__PAGE TEXT__.

-- Opening Marker --

An 'Assault Weapon' Ban Won't Stop Mass Shootings
Yesterday's mass shooting at Marjory Stoneman Douglas High School in Parkland, Florida, has predictably provoked renewed calls , long on outrage and short on logic, for a federal ban on so-called assault weapons. "We don't want your prayers," writes New York Daily News columnist Linda Stasi, responding to Donald Trump's post-massacre tweet . "What we want from you right now is to ban assault weapons; we want you to make it impossible for civilians to have AR-15s. Period. We want YOU, elected officials, to stop killing our children while praising God. You know nothing of God, because if you did, you phony liars, you'd stop the killing without question by changing the law."
Americans own something like 15 million AR-15-style rifles, which have been one of the biggest-selling firearm categories during the last decade or so. These guns are almost never used to commit violent crimes. According to the FBI , rifles of all kinds accounted for just 3 percent of firearm homicides in 2016, while handguns accounted for 65 percent. Contrary to what you may have heard, handguns are also by far the most common choice for mass shooters. A Mother Jones review of mass shootings from 1982 through 2012 found that 66 percent of the weapons were handguns, while just 14 percent would qualify as "assault weapons" under the definition used in a 2013 bill sponsored by Sen. Dianne Feinstein (D-Calif.). More recent data show a similar pattern.
Politicians, activists, and journalists who have decided to blame mass shootings on "assault weapons" either do not acknowledge these facts or wave them away. "While semi-automatic handguns still account for the vast majority of weapons used in mass shootings across the United States," says The Miami Herald , "semi-automatic rifles are increasingly common weapons of choice." How can certain kinds of guns be "weapons of choice" when other guns are chosen much more often?

-- Closing Marker --

__SUPPLIED MATERIAL__.
-- Opening Marker --

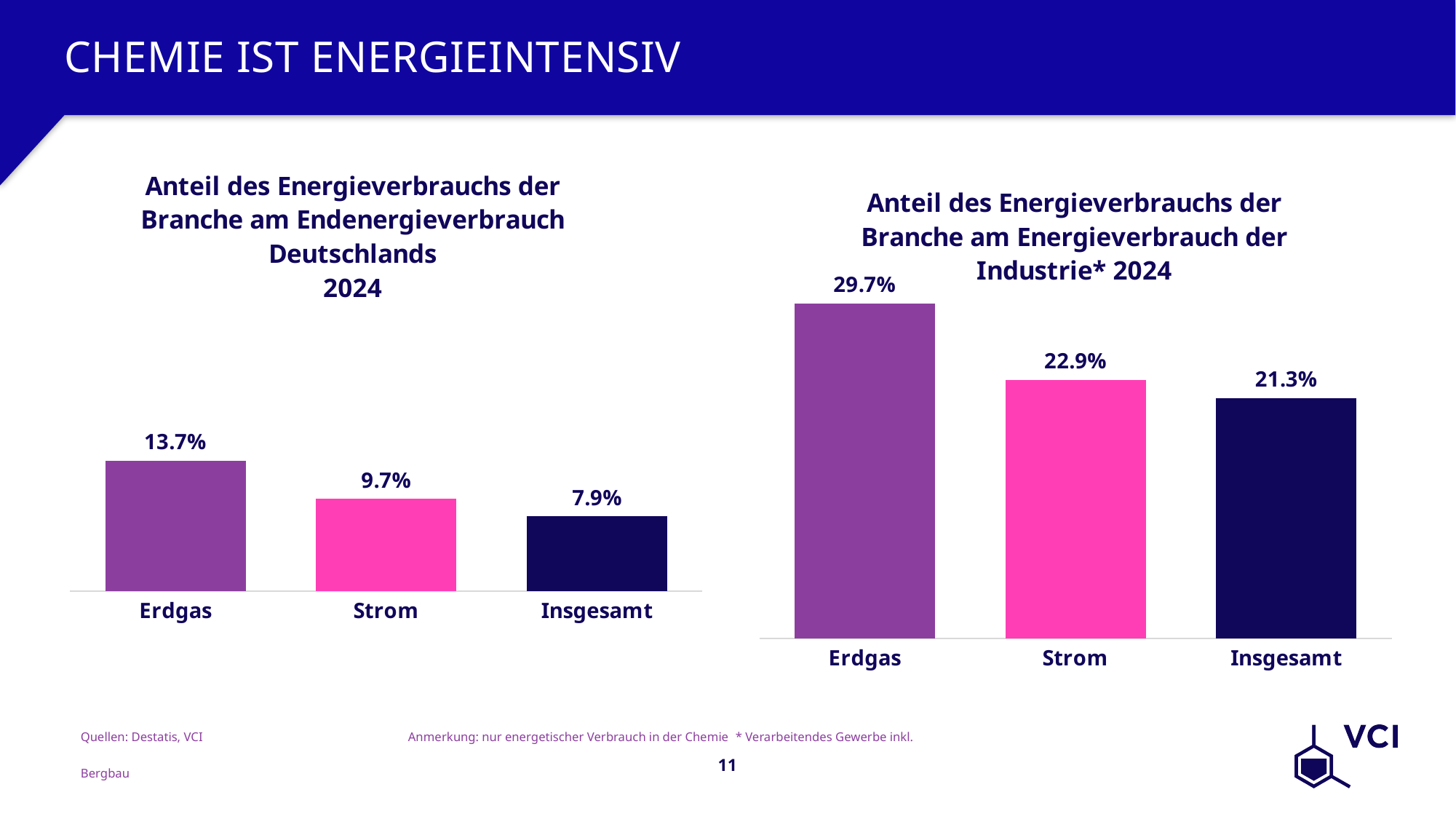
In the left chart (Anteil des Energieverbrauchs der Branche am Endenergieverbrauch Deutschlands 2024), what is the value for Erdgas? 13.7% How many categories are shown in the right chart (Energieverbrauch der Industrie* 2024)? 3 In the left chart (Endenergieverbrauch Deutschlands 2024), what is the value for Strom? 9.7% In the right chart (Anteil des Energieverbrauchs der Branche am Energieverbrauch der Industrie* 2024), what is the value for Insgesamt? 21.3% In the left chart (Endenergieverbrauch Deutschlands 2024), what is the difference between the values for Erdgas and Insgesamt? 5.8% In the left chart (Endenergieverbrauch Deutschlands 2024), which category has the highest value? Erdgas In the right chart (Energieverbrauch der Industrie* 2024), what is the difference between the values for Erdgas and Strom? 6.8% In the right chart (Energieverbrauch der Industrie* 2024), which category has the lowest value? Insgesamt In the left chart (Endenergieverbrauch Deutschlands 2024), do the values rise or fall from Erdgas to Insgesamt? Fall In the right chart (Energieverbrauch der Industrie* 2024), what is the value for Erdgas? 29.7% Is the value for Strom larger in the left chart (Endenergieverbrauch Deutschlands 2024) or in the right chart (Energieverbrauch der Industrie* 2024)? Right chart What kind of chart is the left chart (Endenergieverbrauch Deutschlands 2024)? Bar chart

-- Closing Marker --

__WHAT THE TASK REQUIRES__. Please copy the passage in the article on an assault weapon ban above from "Americans own something" to "a similar pattern.", word for word.

__SOLUTION TO THIS TASK__.
Americans own something like 15 million AR-15-style rifles, which have been one of the biggest-selling firearm categories during the last decade or so. These guns are almost never used to commit violent crimes. According to the FBI , rifles of all kinds accounted for just 3 percent of firearm homicides in 2016, while handguns accounted for 65 percent. Contrary to what you may have heard, handguns are also by far the most common choice for mass shooters. A Mother Jones review of mass shootings from 1982 through 2012 found that 66 percent of the weapons were handguns, while just 14 percent would qualify as "assault weapons" under the definition used in a 2013 bill sponsored by Sen. Dianne Feinstein (D-Calif.). More recent data show a similar pattern.